Problem description:
Please reproduce the items below word for word, leaving out the pictures.

● ● ●

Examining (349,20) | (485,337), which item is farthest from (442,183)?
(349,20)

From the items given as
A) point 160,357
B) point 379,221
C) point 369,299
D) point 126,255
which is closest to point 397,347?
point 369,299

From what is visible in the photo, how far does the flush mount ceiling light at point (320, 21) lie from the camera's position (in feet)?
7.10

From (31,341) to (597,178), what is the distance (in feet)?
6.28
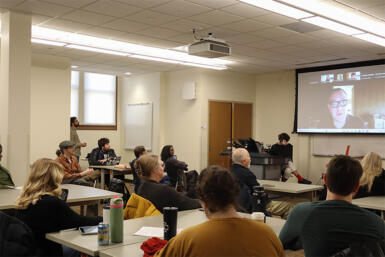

● ● ●

Task response:
Examining (349,20) | (485,337), which item is farthest from (442,183)?
(349,20)

From the items given as
A) point 160,357
B) point 379,221
C) point 369,299
D) point 126,255
which is closest to point 397,347?
point 369,299

From what is visible in the photo, how far does the flush mount ceiling light at point (320, 21) lie from the camera's position (in feet)?
7.10

From (31,341) to (597,178), what is the distance (in feet)?
6.28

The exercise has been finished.